NVIDIA-NeMo · tgasser-nv · Dec 2, 2025 · Nov 12, 2025 · Nov 13, 2025 · Nov 13, 2025
diff --git a/benchmark/aiperf/README.md b/benchmark/aiperf/README.md
@@ -0,0 +1,365 @@
+# AIPerf Benchmarking for NeMo Guardrails
+
+## Introduction
+
+[AIPerf](https://github.com/ai-dynamo/aiperf) is NVIDIA's latest benchmarking tool for LLMs.
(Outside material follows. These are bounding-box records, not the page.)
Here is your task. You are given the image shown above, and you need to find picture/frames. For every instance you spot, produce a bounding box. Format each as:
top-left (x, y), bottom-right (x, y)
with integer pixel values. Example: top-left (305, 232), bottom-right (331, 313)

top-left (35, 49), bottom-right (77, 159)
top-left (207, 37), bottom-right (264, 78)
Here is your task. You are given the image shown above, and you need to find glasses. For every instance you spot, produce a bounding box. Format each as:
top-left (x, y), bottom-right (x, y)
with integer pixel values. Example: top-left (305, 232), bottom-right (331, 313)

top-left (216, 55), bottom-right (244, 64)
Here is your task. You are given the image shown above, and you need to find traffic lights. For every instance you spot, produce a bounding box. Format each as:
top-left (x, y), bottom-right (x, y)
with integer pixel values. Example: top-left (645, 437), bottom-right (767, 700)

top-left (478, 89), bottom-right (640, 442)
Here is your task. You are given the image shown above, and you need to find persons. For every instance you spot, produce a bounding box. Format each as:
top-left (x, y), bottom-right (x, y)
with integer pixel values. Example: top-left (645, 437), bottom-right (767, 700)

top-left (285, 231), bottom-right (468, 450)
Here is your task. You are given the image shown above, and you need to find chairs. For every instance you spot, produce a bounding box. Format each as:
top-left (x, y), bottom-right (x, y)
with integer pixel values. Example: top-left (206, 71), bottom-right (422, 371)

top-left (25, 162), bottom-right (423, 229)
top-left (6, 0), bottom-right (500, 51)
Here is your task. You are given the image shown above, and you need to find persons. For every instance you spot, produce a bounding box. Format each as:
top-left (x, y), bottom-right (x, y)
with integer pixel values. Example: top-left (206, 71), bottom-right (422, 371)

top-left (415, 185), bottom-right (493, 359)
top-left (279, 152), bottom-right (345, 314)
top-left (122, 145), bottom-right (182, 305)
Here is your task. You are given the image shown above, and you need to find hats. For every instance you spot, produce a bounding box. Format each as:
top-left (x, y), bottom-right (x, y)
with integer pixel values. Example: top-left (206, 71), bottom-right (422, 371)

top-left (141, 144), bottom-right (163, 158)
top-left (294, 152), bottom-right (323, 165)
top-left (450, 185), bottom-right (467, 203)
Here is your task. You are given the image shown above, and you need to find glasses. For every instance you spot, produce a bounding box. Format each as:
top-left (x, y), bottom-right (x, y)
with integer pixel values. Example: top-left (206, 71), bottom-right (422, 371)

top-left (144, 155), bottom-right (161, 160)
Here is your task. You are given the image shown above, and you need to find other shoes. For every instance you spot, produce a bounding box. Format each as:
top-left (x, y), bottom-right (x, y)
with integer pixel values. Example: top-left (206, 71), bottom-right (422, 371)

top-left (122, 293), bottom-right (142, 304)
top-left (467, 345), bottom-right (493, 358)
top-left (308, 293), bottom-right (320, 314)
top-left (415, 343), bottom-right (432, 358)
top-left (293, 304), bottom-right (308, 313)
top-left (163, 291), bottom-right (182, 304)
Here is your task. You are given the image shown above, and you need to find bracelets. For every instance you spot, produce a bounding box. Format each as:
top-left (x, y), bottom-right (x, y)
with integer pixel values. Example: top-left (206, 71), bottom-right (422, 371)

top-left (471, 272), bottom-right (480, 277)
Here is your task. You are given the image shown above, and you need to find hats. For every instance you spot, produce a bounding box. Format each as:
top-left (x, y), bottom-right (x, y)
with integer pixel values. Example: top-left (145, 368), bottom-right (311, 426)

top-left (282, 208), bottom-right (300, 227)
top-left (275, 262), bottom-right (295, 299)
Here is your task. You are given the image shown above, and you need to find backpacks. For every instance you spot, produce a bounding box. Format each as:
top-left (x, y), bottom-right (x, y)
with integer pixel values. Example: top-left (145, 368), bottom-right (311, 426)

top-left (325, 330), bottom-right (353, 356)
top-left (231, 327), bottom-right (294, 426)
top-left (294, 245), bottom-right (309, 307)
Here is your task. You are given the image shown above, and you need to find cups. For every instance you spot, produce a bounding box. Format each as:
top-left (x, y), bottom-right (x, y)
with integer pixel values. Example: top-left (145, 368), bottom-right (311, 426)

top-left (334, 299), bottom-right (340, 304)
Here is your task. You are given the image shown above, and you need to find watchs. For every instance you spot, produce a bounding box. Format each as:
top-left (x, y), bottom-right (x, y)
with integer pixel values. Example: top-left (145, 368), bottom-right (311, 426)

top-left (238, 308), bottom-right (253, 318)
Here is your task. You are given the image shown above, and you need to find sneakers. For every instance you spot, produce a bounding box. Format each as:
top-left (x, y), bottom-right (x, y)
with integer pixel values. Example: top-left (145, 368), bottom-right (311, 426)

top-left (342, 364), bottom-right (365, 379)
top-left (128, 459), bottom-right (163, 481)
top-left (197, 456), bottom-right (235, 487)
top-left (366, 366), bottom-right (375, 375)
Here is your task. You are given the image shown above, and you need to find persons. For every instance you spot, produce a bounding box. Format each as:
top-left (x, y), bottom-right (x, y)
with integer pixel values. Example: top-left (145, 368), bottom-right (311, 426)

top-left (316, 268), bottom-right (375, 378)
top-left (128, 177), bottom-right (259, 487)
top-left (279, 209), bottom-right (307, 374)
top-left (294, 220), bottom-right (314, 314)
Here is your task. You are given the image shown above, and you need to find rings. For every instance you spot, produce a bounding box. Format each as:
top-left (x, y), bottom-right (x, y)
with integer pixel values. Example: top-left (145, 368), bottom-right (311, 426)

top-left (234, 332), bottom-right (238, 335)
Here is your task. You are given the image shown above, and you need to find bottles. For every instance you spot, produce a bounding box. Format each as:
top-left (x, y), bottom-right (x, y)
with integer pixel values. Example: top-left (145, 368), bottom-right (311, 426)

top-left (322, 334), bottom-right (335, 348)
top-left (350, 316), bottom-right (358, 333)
It supports any OpenAI-compatible inference service and generates synthetic data loads, benchmarks, and all the metrics needed for performance comparison and analysis.
+
+The [`run_aiperf.py`](run_aiperf.py) script enhances AIPerf's capabilities by providing:
+
+- **Batch Execution**: Run multiple benchmarks in sequence with a single command
+- **Parameter Sweeps**: Automatically generate and run benchmarks across different parameter combinations (e.g., sweeping concurrency levels, token counts, etc.)
+- **Organized Results**: Automatically organizes benchmark results in timestamped directories with clear naming conventions
+- **YAML Configuration**: Simple, declarative configuration files for reproducible benchmark runs
+- **Run Metadata**: Saves complete metadata about each run (configuration, command, timestamp) for future analysis and reproduction
+- **Service Health Checks**: Validates that the target service is available before starting benchmarks
+
+Instead of manually running AIPerf multiple times with different parameters, you can define a sweep in a YAML file and let the script handle the rest.
+
+## Getting Started
+
+### Prerequisites
+
+These steps have been tested with Python 3.11.11.
+To use the provided configurations, you need to create accounts at https://build.nvidia.com/ and [Huggingface](https://huggingface.co/).
+* The provided configurations use models hosted at https://build.nvidia.com/, you'll need to create a Personal API Key to access the models.
+* The provided AIperf configurations require the [Meta Llama 3.3 70B Instruct tokenizer](https://huggingface.co/meta-llama/Llama-3.3-70B-Instruct) to calculate token-counts.
+
+1. **Create a virtual environment in which to install AIPerf**
+
+   ```bash
+   $ mkdir ~/env
+   $ python -m venv ~/env/aiperf
+   ```
+
+2. **Install dependencies in the virtual environment**
+
+   ```bash
+   $ pip install aiperf huggingface_hub typer
+   ```
+
+3. ** Login to Hugging Face:**
+
+   ```bash
+   huggingface-cli login
+   ```
+
+4. ** Set NVIDIA API Key:**
+
+   The provided configs use models hosted on [build.nvidia.com](https://build.nvidia.com/).
+   To access these, [create an account](https://build.nvidia.com/), and create a Personal API Key.
+   After creating a Personal API key, set the `NVIDIA_API_KEY` variable as below.
+
+   ```bash
+   $ export NVIDIA_API_KEY="your-api-key-here"
+   ```
+
+## Running Benchmarks
+
+Each benchmark is configured using the `AIPerfConfig` Pydantic model in [aiperf_models.py](aiperf_models.py).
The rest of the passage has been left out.